Il titolo originario “Allegria di naufraghi” alludeva appunto all’affermazione di un valore dell’uomo che resiste anche nel “naufragio materiale e psicologico”. Le poesie sono per lo più brevi e composte da versi brevissimi con poche e scarne parole isolate tra grandi spazi bianchi, senza punteggiatura che vogliono concentrare in sé il succo di un’esperienza, di una sofferta meditazione. Queste parole sono per lo più “usuali” e “povere” che il gesto del poeta riscatta dal “logoramento” quotidiano, quasi a riscoprire “le radici originarie della comunicazione”: la frantumazione del discorso, ridotto ai suoi termini essenziali, esige, secondo il Nostro, da parte del lettore una pronuncia intensa e tutta interiore. Ungaretti cerca di creare intorno ai suoi “versicoli” un “alone di suggestione” evocando “idee molteplici e indefinite con accostamenti nuovi e sorprendenti di parole, con metafore e similitudini analogiche capaci di destare nel lettore risonanze profonde ed insieme sfumate”.

“D’improvviso

è alto

sulle macerie

il limpido

stupore

dell’immensità”

(“Vanità”)

Esiste nella poesia di Ungaretti una rivelazione, che sconvolse gli ambienti letterari del suo tempo, e che induce ad una vera “essenzialità espressiva”, allo “scavo nell’interiorità”, alla grande capacità di far scaturire significati inediti che dimostravano la grande importanza della “Poesia” veramente moderna che si limitasse esclusivamente ad una provocazione o ad un semplice esperimento. È questa la “grande lezione” che Ugaretti è riuscito a dare offrendo un’immagine di sé che ha delle origini romantiche dove “l’uomo che non fa il poeta, è un poeta in ogni momento e atteggiamento”. La sua fede nella missione altissima della poesia è segnata dalla “fede dei vecchi padri poeti” e dal “compromesso illuminato” fra la modernità e la tradizione. La fede nella poesia, nello spirito, nella religione dei padri, l’accettazione di un ordine costituito e della continuità della tradizione letteraria, sono molto importanti in Ungaretti che ha assegnato alla “Poesia” un ruolo fondamentale nella società perché vista come “espressione di una sfera spirituale superiore” con grandissimi valori eterni più forti della crisi dell’uomo contemporaneo.
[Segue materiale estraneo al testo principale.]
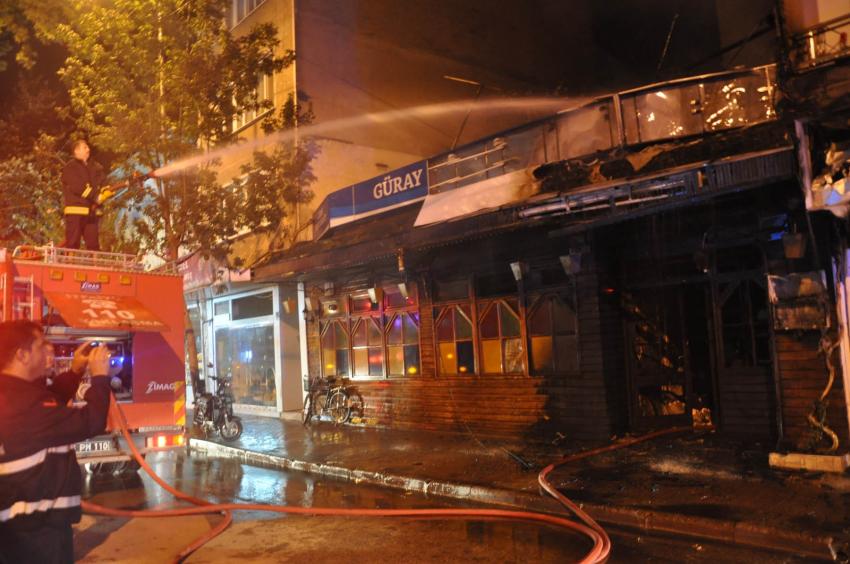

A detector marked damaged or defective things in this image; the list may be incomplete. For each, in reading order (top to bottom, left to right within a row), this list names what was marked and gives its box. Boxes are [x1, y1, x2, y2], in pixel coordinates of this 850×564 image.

burned storefront [255, 56, 848, 454]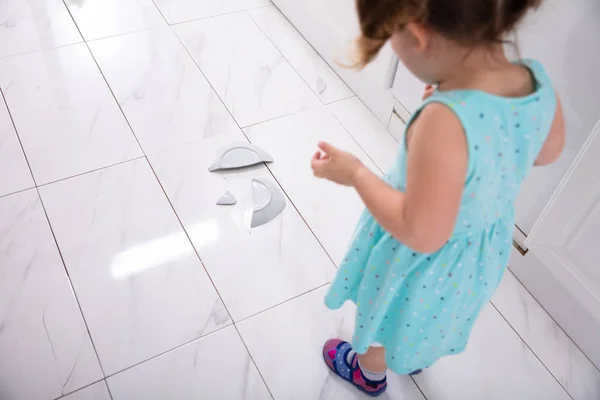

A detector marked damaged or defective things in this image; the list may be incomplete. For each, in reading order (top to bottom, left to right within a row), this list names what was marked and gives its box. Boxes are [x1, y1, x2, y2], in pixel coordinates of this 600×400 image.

broken white plate [206, 141, 272, 171]
broken white plate [250, 178, 284, 228]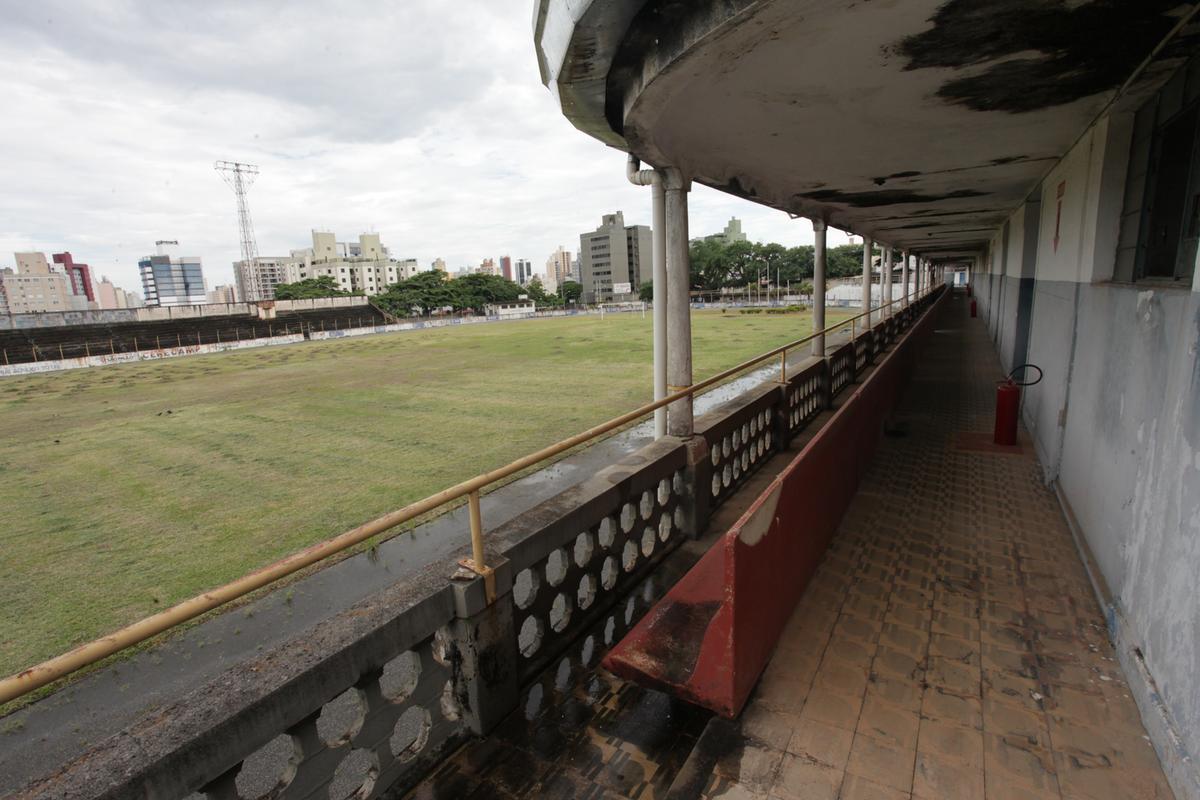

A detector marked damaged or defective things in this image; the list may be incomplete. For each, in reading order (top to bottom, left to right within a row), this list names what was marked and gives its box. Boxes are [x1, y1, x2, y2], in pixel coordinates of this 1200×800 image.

peeling paint wall [976, 109, 1200, 796]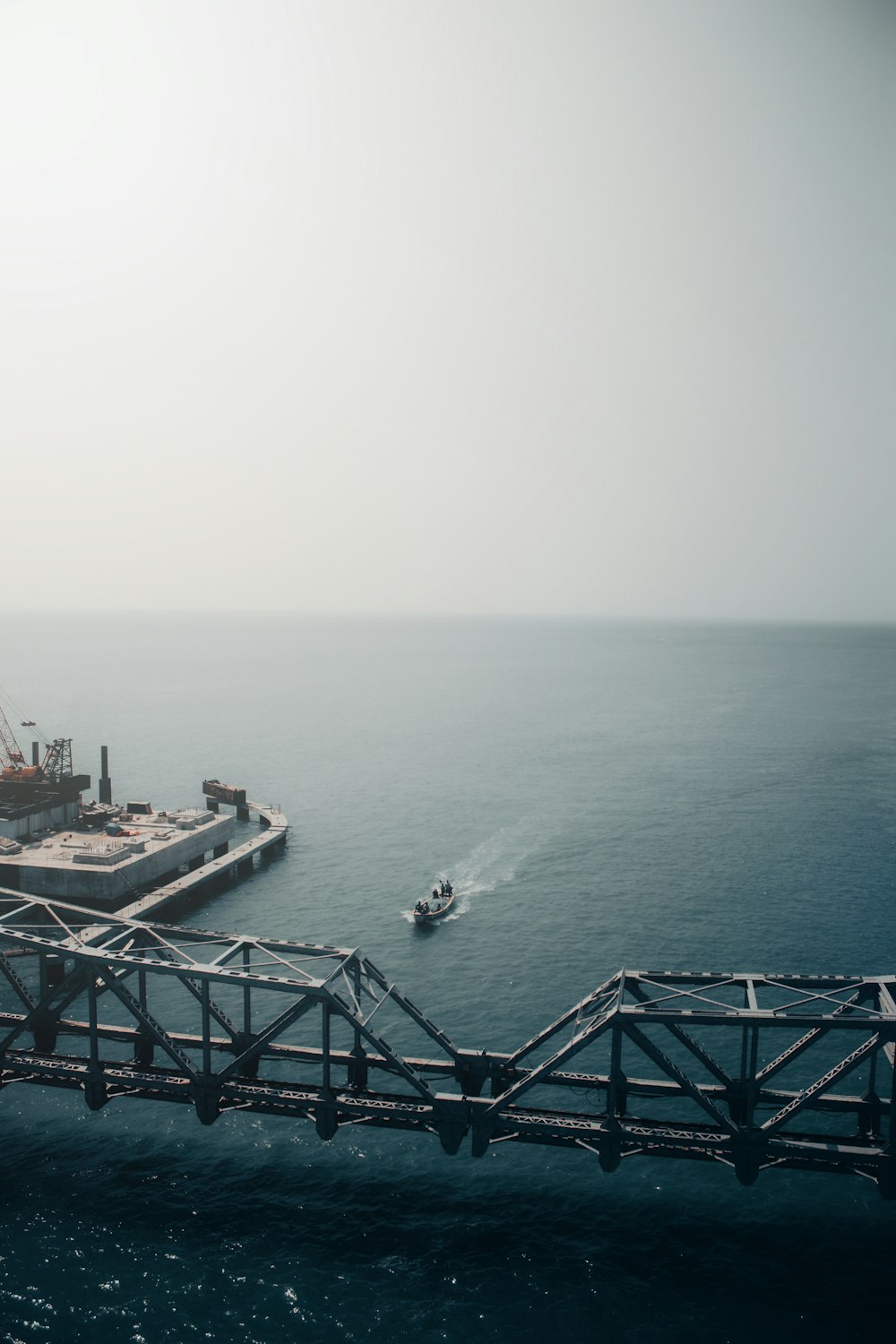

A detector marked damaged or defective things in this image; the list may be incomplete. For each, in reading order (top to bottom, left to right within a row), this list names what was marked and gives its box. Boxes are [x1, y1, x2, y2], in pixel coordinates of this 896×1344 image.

rusted steel framework [0, 892, 892, 1199]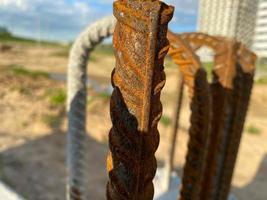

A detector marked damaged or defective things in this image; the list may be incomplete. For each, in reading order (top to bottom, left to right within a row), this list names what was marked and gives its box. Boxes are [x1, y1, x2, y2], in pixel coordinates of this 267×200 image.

corroded metal surface [107, 0, 174, 199]
rusty rebar [107, 0, 174, 199]
rust texture on metal [108, 0, 175, 199]
rusty rebar [170, 31, 211, 200]
rust texture on metal [169, 31, 213, 200]
corroded metal surface [169, 31, 213, 200]
rust texture on metal [175, 32, 256, 199]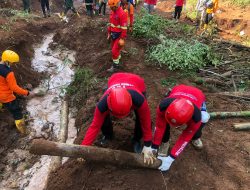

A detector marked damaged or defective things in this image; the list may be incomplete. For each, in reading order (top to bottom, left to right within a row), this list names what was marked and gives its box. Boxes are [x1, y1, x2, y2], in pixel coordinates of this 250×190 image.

broken wood plank [29, 140, 162, 169]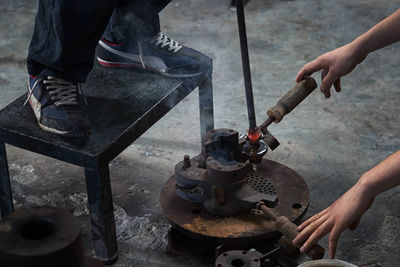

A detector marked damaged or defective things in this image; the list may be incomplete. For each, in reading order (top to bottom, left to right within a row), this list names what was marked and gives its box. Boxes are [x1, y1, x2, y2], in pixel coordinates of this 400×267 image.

rusty metal cylinder [0, 207, 101, 267]
rusty metal disc [159, 160, 310, 244]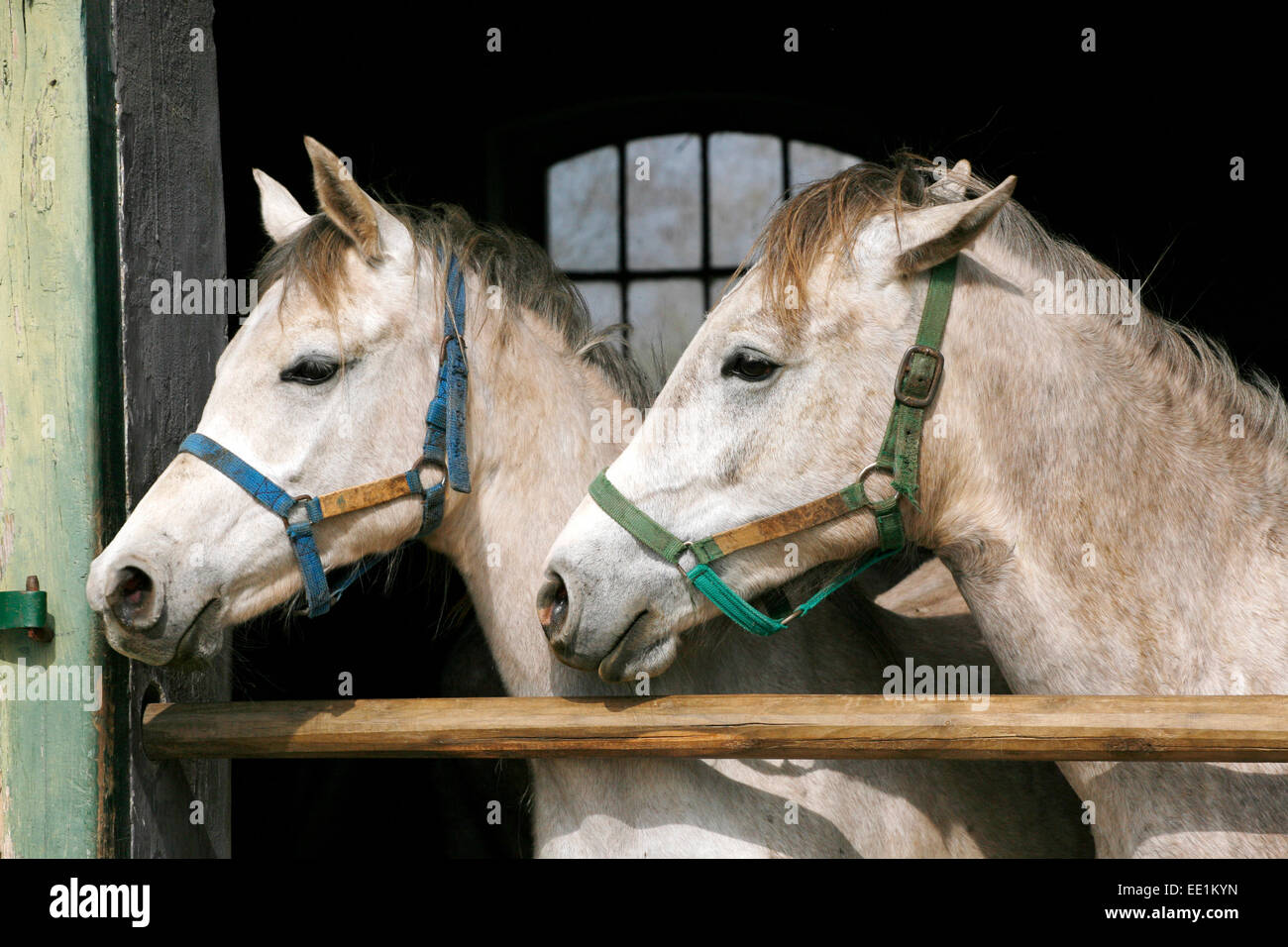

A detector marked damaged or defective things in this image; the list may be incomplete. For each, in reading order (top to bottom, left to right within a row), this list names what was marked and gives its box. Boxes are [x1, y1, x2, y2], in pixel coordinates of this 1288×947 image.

“SAN MARTINO DEL CARSO”: approfondimenti, riflessioni e commento.

“Di queste case

non è rimasto

che qualche

brandello di muro

Di tanti

che mi corrispondevano

non è rimasto

neppure tanto

Ma nel cuore

nessuna croce manca

è il mio cuore

il paese più straziato”

(Valloncello dell’Albero Isolato / 27 agosto 1916)



Questa poesia, che mi ha impressionato moltissimo fin dalle scuole elementari, è la descrizione di un paese del Carso devastato dalla guerra, in cui perfino i “brandelli” dei muri appaiono come parti umanizzate di una terra madre mortalmente ferita e straziata nelle sue carni. L’angoscia della desolazione di quel paesaggio spettrale non si limita alla “mera narrativa”, bensì si arricchisce di drammaticità per l’analogia che per il poeta si stabilisce subito in una sorta di soliloquio interiore.



“Se di queste case è rimasto almeno qualche brandello di muro, nulla è davvero rimasto di tanti miei compagni che erano in corrispondenza di sentimenti e di dolore e di speranza con me; e quindi il mio cuore, così desolato e ormai privo di affetti, è divenuto il paese più straziato e, infatti, in esso non manca nessuna croce, perché sono tutte presenti nel mio ricordo.”